◆ **Exercise description**
Entries follow. Give back exactly the lines starting at the one containing "Hostel Mar in 聖路易斯" and ending at the one containing "Apartament Clara Permet", and no other lines.

◆ **Data extract**
┌──

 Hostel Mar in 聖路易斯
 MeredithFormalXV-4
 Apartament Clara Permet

└──
┌──

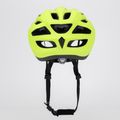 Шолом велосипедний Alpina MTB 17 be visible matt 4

└──

◆ **Result**
 Hostel Mar in 聖路易斯
 MeredithFormalXV-4
 Apartament Clara Permet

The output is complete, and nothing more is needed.